His expression was the epitome of hope, but quickly lost its luster as he realized none of the fish were biting. The parents took their children away, and he flicked his hand at the remaining street brats, shooing them off. “Oh, poo. No ale no stories, and them’s the rules.”
Across the street from him, Strix found an empty box and climbed atop it, lifting her hands wide into the air and beginning to proclaim nonsense phrases like a street prophet. The man’s expression dipped a notch lower into despondency. Street prophecy. That’s where all the coin was.
Climbing off his perch, grumbling to himself, the old storyteller made his way for greener pastures. Maybe this cafe he’d heard so much about. Adventurers were always loose with a copper penny. So he hoped.

Henri was just strolling the settling evening airs of Caltern, taking in the sights, feeling the streets beneath his worn-down boots. His head engrossed in the stars just beginning to gleam through the darkening sky, he walked directly into a small girl carrying a glass of fizzing drink. It splashed across his tunic and he startled backwards.
“Oh!” They both said simultaneously,
To his horror, she was blind.
“Oh, gods sight, so clumsy of me!” Hurrying to pat her on the head, he winced. Just his luck. “Let me get you another. Just hold on…” Henri paused, realizing this was the middle of the street, and he probably shouldn’t leave a blind girl standing there.
“Riiiight here.” Taking her by the shoulders, he steered her to the side. All the time, not a peep out of the girl, just a confused, blank-eyed stare. Henri pitied her. Without his eyes, what would he be?
Confused most of the time, probably.
Leaving her there for the moment, he headed inside of the bustling little shop, the smell of fresh pastries and something sweet he couldn’t place surrounding him.
And Strix smirked.

Tyrna was unsure what she was doing here. Surrounded by the bustle of people, by the sounds of their conversation, she was like a frightened rabbit. The silver token hung from her neck as she approached the countertop.
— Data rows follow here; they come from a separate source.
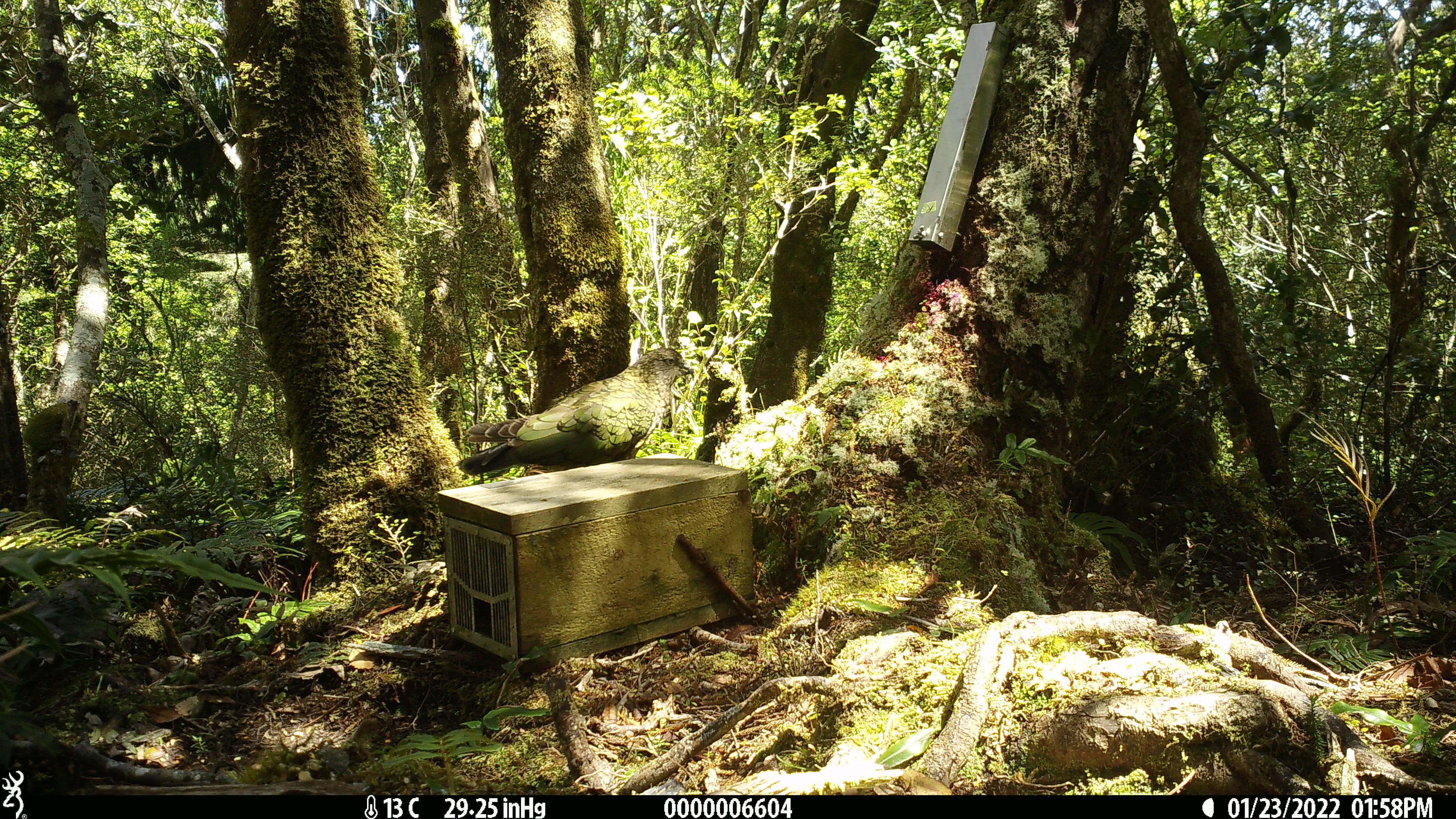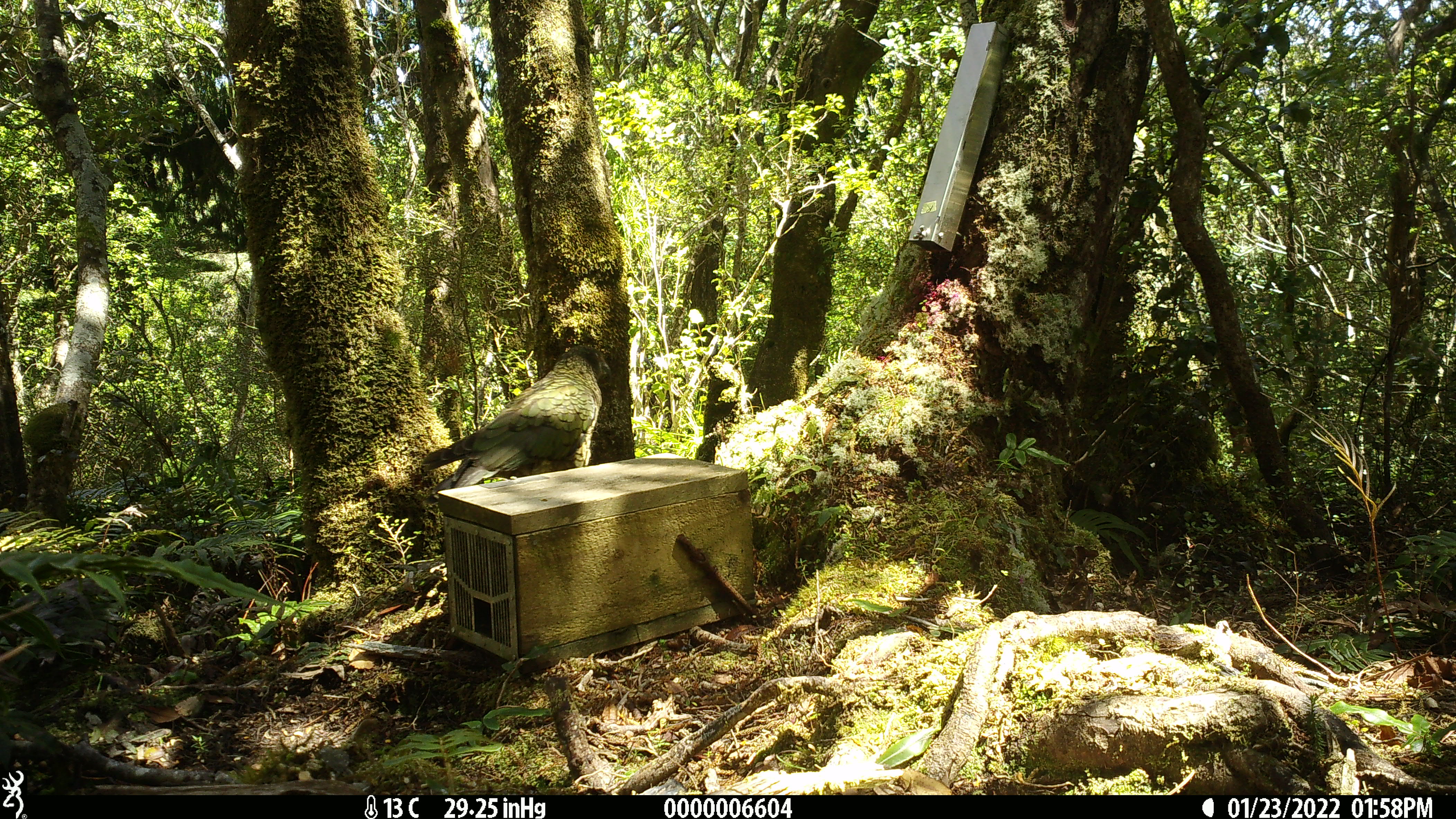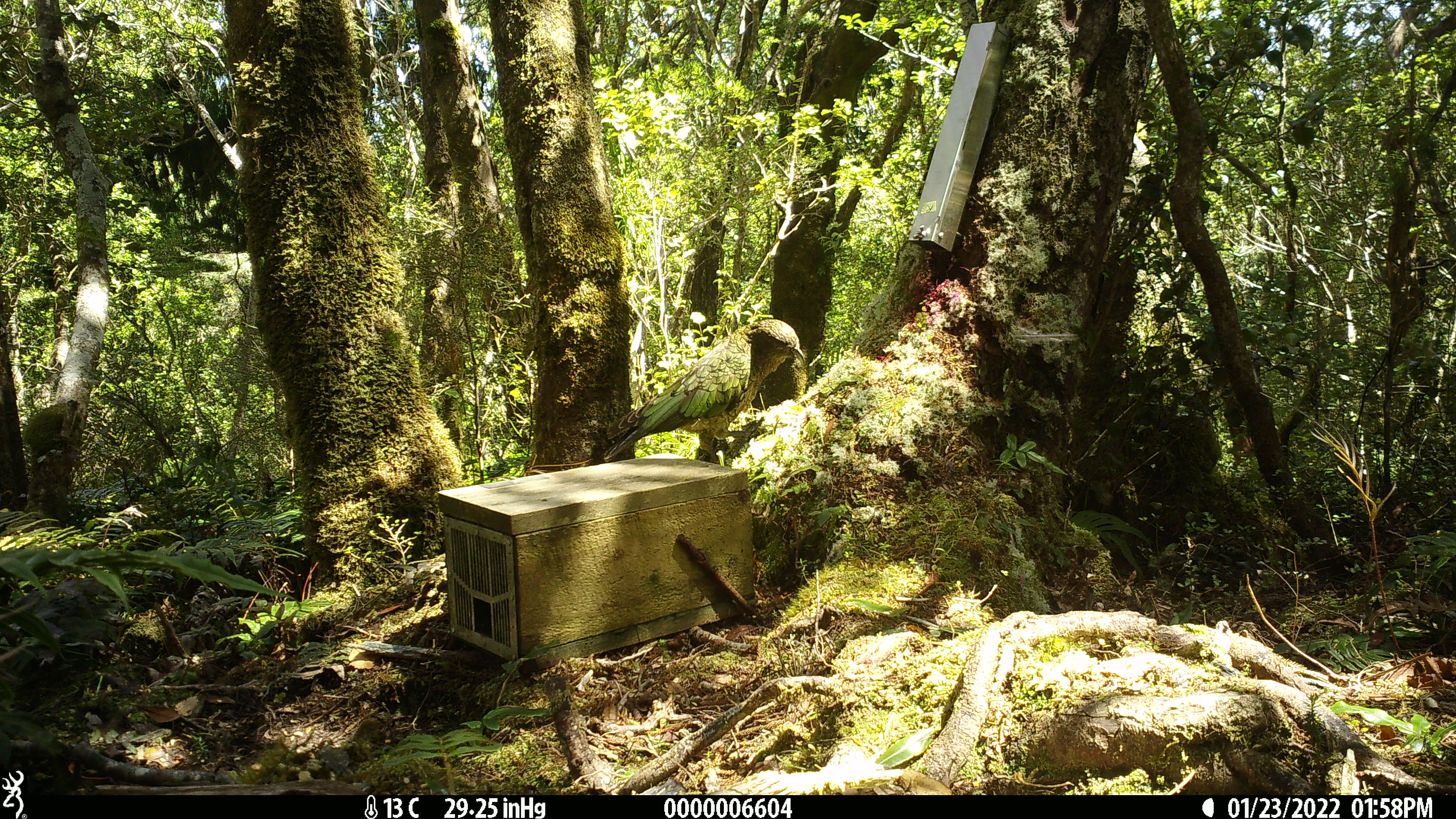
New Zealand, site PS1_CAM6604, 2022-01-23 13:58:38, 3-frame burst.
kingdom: Animalia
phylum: Chordata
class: Aves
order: Psittaciformes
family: Strigopidae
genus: Nestor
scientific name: Nestor notabilis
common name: kea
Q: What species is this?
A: Kea (Nestor notabilis).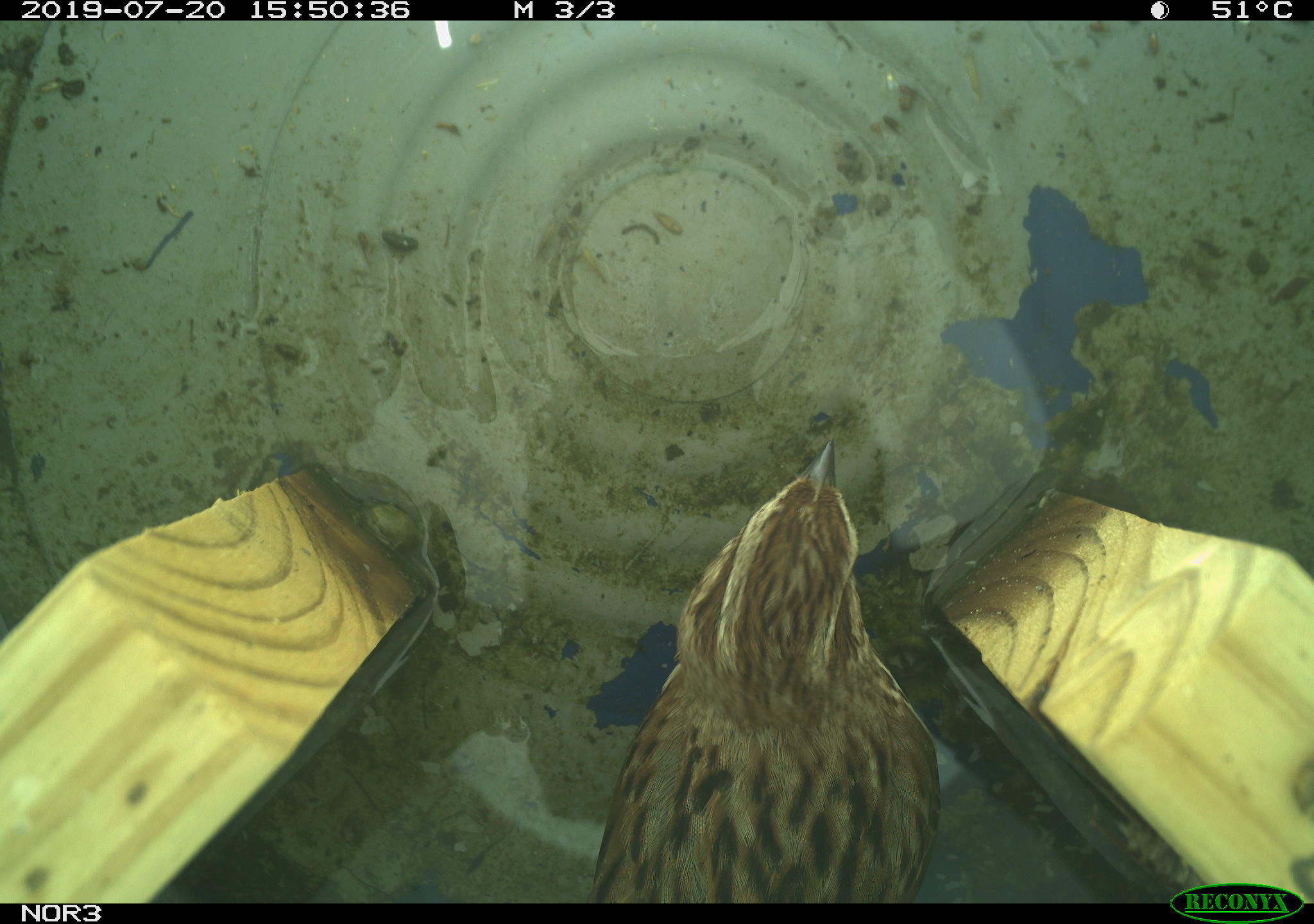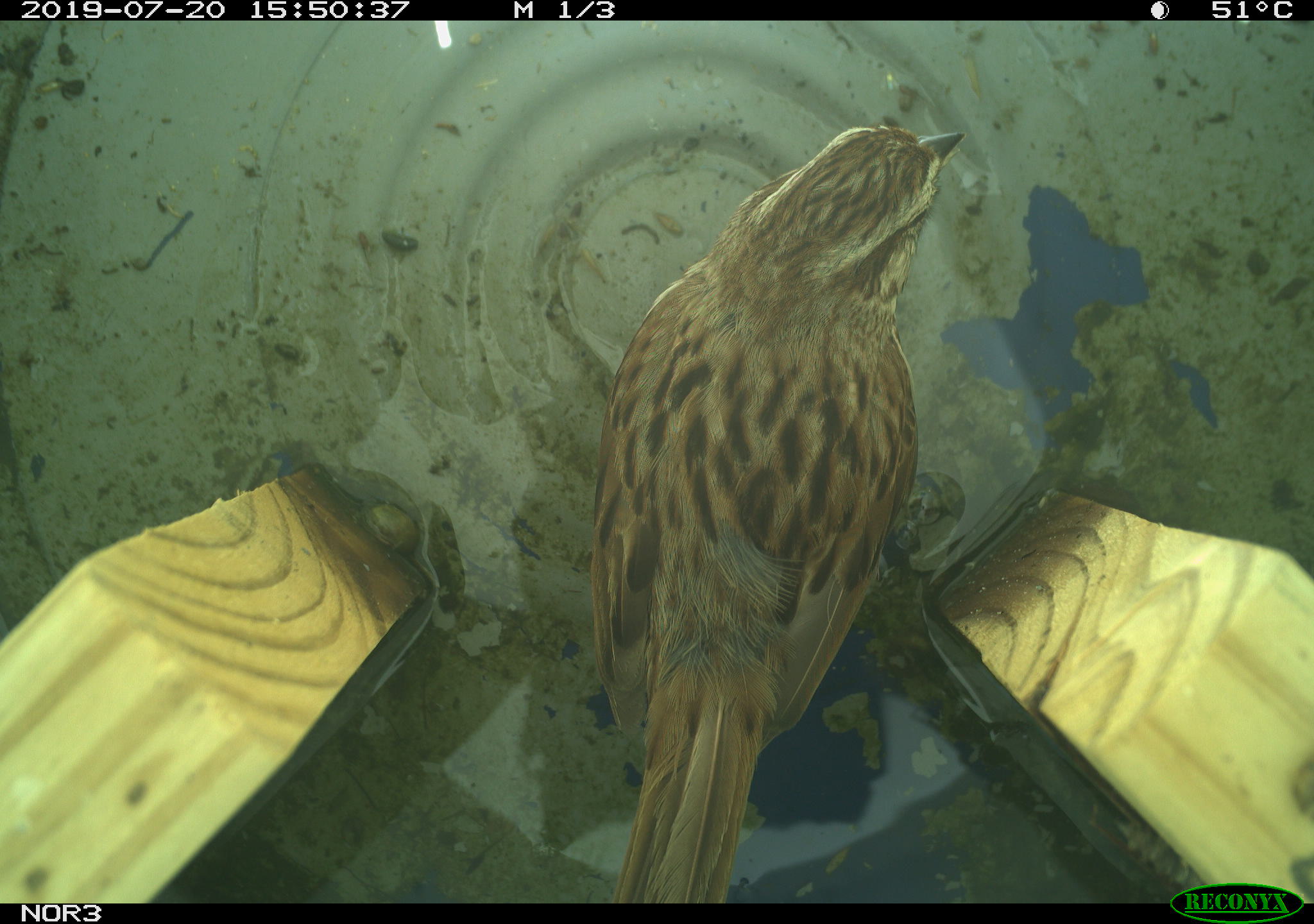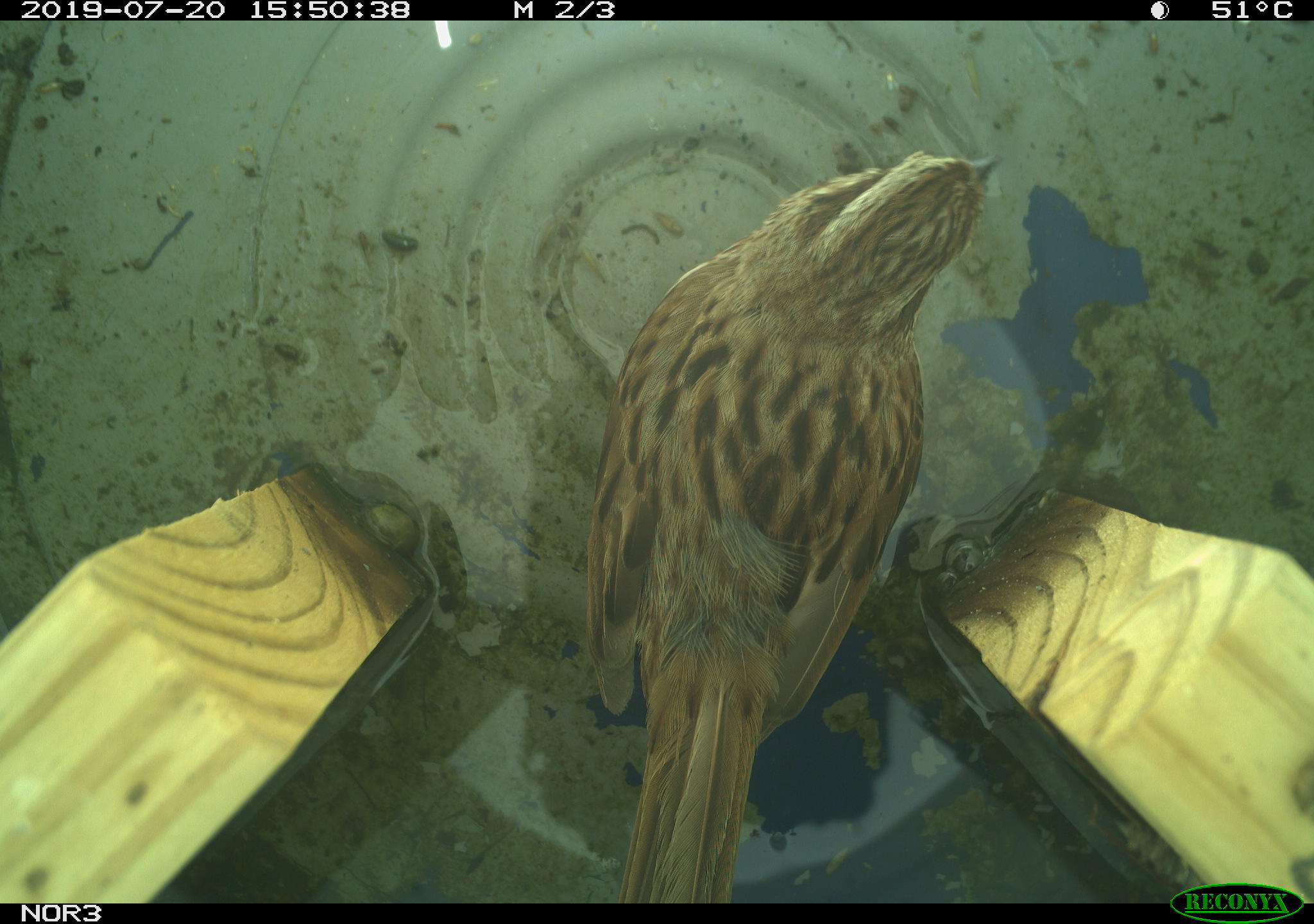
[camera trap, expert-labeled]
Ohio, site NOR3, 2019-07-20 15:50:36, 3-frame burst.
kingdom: Animalia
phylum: Chordata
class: Aves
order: Passeriformes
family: Passerellidae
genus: Melospiza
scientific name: Melospiza melodia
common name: song sparrow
Song sparrow (Melospiza melodia).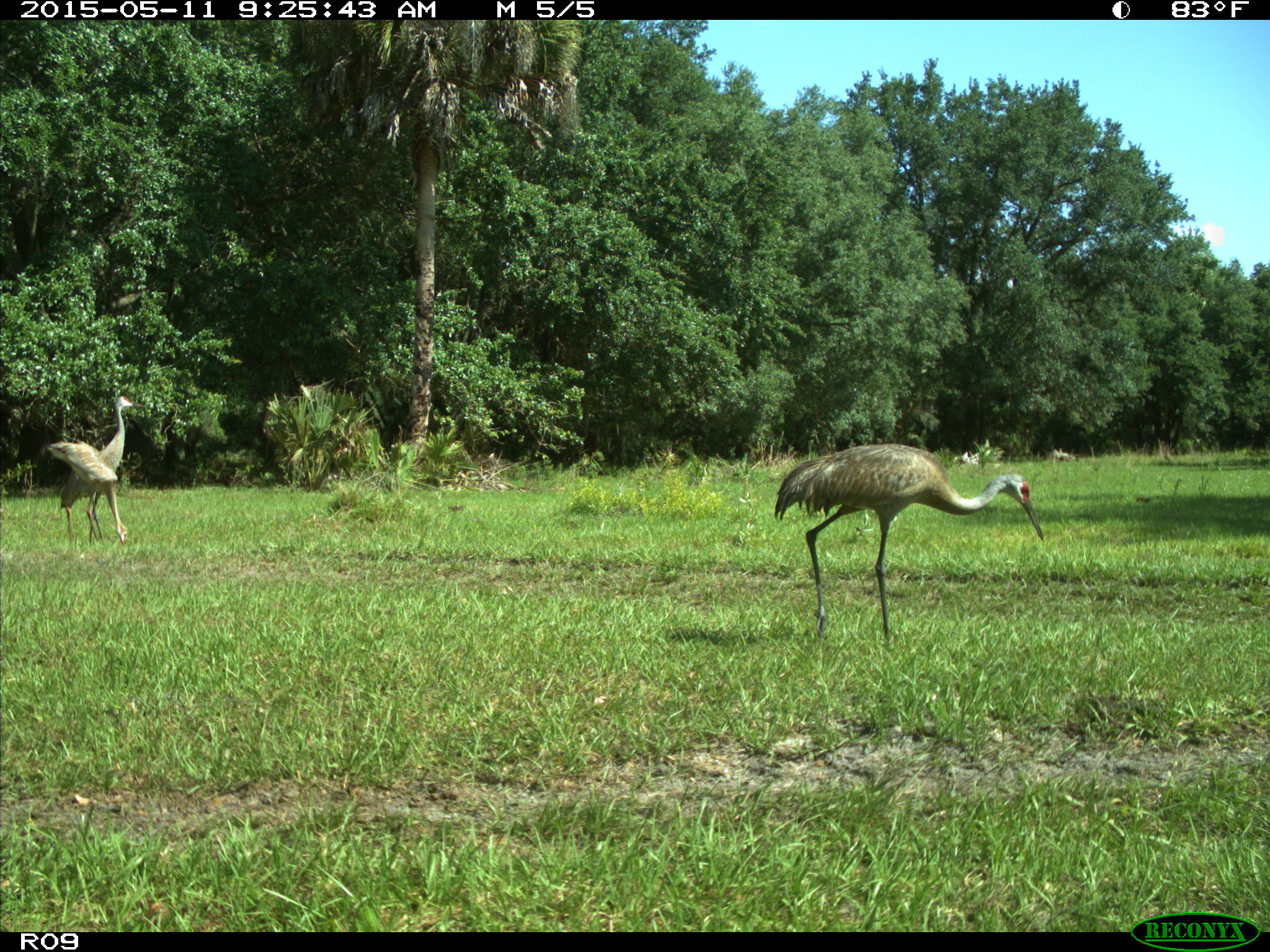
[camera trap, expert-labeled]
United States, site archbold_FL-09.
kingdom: Animalia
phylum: Chordata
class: Aves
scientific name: Aves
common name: birds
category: unidentified bird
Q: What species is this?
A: Unidentified bird (birds) (Aves).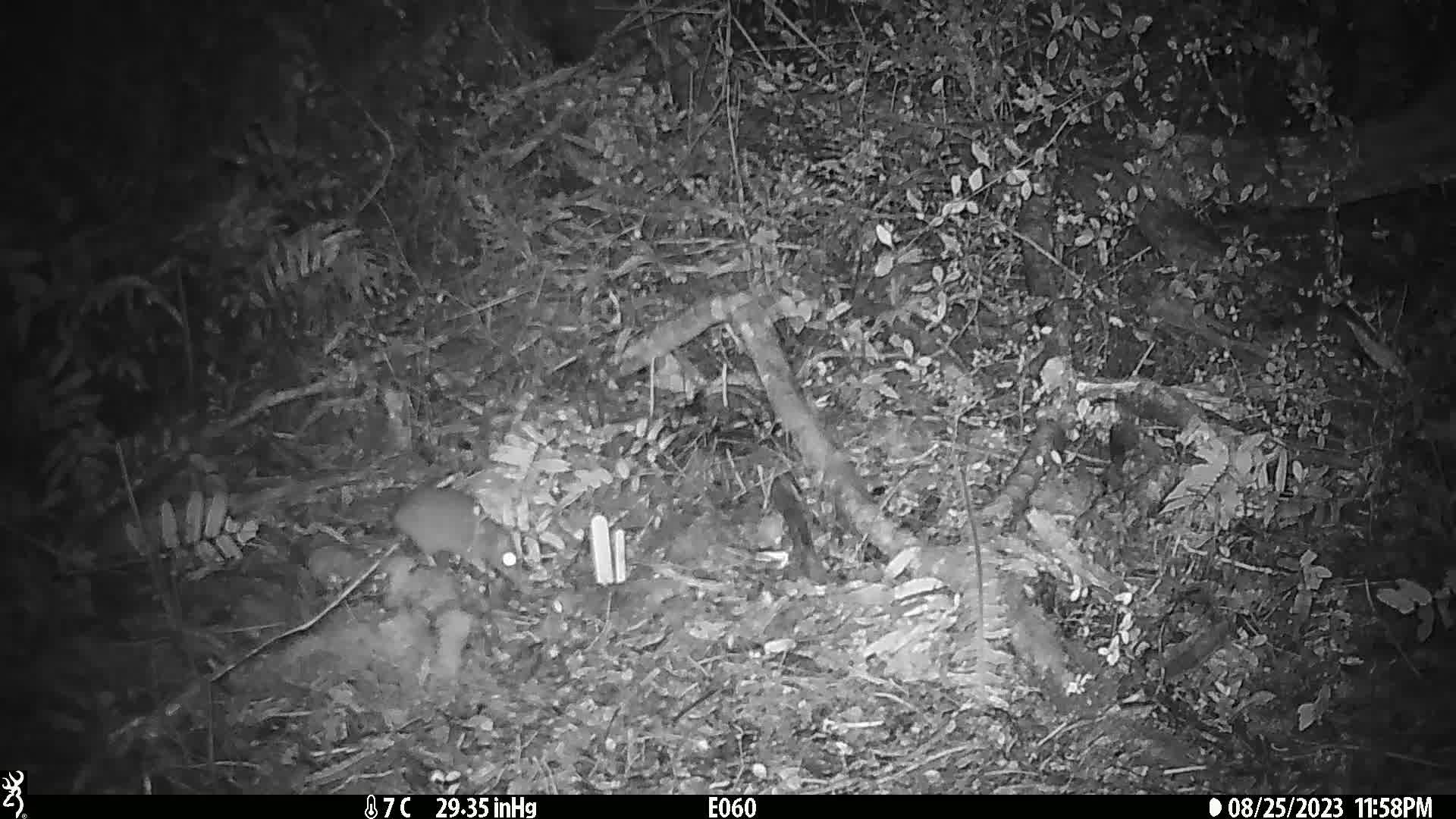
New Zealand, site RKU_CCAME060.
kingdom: Animalia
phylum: Chordata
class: Mammalia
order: Rodentia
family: Muridae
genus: Rattus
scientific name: Rattus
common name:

A man was leaning over the counter, gesturing excitedly. A cleft twisted his lip and his brow loomed prominently. “I’m telling you, Vaulder, I can do this. I almost made it through the third level, and look-”
He thrust out a golden locket, a tiny saint set in an archway of garnet.
“Mhurr-” The sandy-blonde haired twig of a boy behind the counter was saying, “It’s too dangerous. You don’t know what’s down there.”
They spoke over one another, a confusing font of words. Tyrna shook her head like they were flies.
“Are you okay?” A cute young woman with frizzy brown locks was staring at her. “Do you need to sit down?”
“I need… a drink.” She threw a handful of small coins on the counter, from which the girl diligently picked precise change and shoved the rest back.
“Something strong, then.” The young woman said definitively. She moved to the great machine at the cafe’s center, the gleaming pillar of brass with its winding inorganic viscera of pipes and rattling nozzles. It let out a great belch of steam and frothing milk liqueur, filling the slender glass to the brim.
By the time she turned around, Tyrna had been caught. The cleft-faced man had seen the silver token hanging from her neck.
“Mhurr. Nolan Mhurr, at your service. I can’t help but wonder if you’re looking for companions to brave the hunting grounds with? I know a little spellcraft, myself.” He eagerly pressed, holding out his hand. She reluctantly took it, grasping a single finger between two of hers, and giving the smallest of shakes.
“Excuse me.” Smiling at her was a man with a large head and an odd baldness where his hair out to be, a light peachfuzz covering the scalp. “If you’re looking for allies, could I present myself? Henri. Just Henri.”
Gods help her. It could have been one of her nightmares.